AI datacenters often have a very limited UPS system. In this case, the datacenter just stops working, if the main power source fails. Which, funny enough, isn’t that big of a deal for training runs, as the GPUs already introduce somewhat frequent failures. When the power goes out, you can simply continue the training run when it comes back. And I’m really just scratching the surface here. No matter if compute, connectivity,

cooling or power, there’s so much more depth to it. Most of what we just covered is based on the amazing datacenter anatomy series from SemiAnalysis, which covers every aspect of a modern AI datacenter in great detail.

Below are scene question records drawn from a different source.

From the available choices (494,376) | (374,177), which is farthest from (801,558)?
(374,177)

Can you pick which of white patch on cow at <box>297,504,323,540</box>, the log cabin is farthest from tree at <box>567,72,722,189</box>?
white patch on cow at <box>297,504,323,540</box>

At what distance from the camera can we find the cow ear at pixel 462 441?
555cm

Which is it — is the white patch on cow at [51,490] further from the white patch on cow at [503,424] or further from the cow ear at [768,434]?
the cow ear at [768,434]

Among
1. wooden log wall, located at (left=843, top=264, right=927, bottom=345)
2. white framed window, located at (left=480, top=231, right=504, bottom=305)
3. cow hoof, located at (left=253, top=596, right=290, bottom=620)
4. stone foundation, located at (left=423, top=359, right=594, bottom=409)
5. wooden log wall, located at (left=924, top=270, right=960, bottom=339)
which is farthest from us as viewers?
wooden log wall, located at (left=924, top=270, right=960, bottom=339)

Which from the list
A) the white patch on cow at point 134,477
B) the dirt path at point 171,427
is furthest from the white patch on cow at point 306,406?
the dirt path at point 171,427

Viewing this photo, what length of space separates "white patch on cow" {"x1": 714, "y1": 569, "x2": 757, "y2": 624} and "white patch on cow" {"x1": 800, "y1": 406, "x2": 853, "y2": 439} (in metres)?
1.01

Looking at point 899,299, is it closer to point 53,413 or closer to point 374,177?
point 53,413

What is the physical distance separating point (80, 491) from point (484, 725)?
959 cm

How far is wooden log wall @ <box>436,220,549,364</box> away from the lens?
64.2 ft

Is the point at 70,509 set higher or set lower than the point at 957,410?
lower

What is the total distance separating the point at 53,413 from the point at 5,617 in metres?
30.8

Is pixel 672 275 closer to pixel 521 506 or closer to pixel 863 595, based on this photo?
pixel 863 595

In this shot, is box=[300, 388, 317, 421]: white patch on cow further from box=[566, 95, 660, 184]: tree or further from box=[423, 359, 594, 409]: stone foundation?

If you want to know how the power stage of a massive AI datacenter really works, or what’s required to make a datacenter ready for liquid cooling,

I highly recommend that you check out the articles I’ve linked in the video description below. I’ve been a SemiAnalysis subscriber for long before we started collaborations like this one, and it’s definitely worth the money. But the secret is that like 80% of a SemiAnalysis article is not behind a paywall. That’s how they got me. For every topic I researched I found a super detailed article from SemiAnalysis that actually explained how the industry works in a

digestible way. Even without a subscription it’s a top tier resource. And with a subscription it only gets better. I mean it in the sincerest way. If you are even somewhat interested in the semi space and AI datacenters, check out the links and read the articles. It’s so worth it. Now that we have learned all about AI datacenters and how they are nothing like a traditional datacenter, let’s get back to our mystery field in Temple, Texas. Why did

Meta start building a new datacenter only to tear it down half way through construction? As a quick refresher: construction started in mid-2022 and progressed until at least the end of 2022, but by April of 2023 the entire construction site was flattened. What could have happened during that time, which led to Meta making such a radical move? The brainiacs among you might have already figured out that this timeline aligns almost

perfectly with the release of ChatGPT in November of 2022. So, is that our answer? Did Meta start building a traditional datacenter and realized half way through the construction that it was outdated? Well, kind of. But it’s even more radical than that. The initial construction site was for Meta’s tried and tested H-type datacenter. It’s called that because the final shape of the datacenter looks like

the letter “H”. If we actually take a closer look at the satellite images, we can see that the initial build would have looked like an H if it was finished. Many of these H-type datacenters are used in a more traditional datacenter role, filled with CPUs and hard drives. But while it was designed for maximum energy efficiency, Meta”s H-type datacenters are already capable of running GPUs. Meta has a massive Nvidia Hopper

based AI cluster that combines 100,000 H100 GPUs across multiple of the same H-type datacenters. So Meta was already building an AI capable campus in Temple. But it wasn’t offering a high enough energy density to stay competitive. That's how fast the industry is moving. Even AI datacenters that are built on a very fast

timeline can become outdated during construction. The story has a happy end – at least for Meta. If you look at the most recent satellite images from 2025, we can see that our little field in Temple now houses not one, but two AI datacenters. This is Meta's new high-density design, with each building providing about 85 megawatts for a combined critical IT power of 170 megawatts.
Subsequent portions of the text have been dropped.